→ INSTRUCTIONS FOR THE TASK: The lines to retype are the one with "January 3, 2011" and all that follow it to the end of the entries below; copy them exactly and nothing else.

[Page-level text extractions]

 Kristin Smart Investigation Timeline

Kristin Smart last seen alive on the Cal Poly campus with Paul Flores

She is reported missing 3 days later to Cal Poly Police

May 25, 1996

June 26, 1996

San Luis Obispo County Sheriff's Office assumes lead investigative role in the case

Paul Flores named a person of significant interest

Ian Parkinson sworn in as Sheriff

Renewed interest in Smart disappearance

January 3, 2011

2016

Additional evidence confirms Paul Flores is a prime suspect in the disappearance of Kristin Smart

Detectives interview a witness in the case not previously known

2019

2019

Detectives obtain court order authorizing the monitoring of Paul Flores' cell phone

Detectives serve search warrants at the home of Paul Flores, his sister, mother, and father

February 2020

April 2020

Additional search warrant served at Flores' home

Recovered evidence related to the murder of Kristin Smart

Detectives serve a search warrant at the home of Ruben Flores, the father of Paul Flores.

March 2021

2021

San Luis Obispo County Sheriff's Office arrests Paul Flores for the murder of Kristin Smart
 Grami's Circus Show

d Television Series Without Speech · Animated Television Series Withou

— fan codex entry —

→ SOLUTION TO THE PROBLEM:
January 3, 2011

2016

Additional evidence confirms Paul Flores is a prime suspect in the disappearance of Kristin Smart

Detectives interview a witness in the case not previously known

2019

2019

Detectives obtain court order authorizing the monitoring of Paul Flores' cell phone

Detectives serve search warrants at the home of Paul Flores, his sister, mother, and father

February 2020

April 2020

Additional search warrant served at Flores' home

Recovered evidence related to the murder of Kristin Smart

Detectives serve a search warrant at the home of Ruben Flores, the father of Paul Flores.

March 2021

2021

San Luis Obispo County Sheriff's Office arrests Paul Flores for the murder of Kristin Smart
 Grami's Circus Show

d Television Series Without Speech · Animated Television Series Withou

— fan codex entry —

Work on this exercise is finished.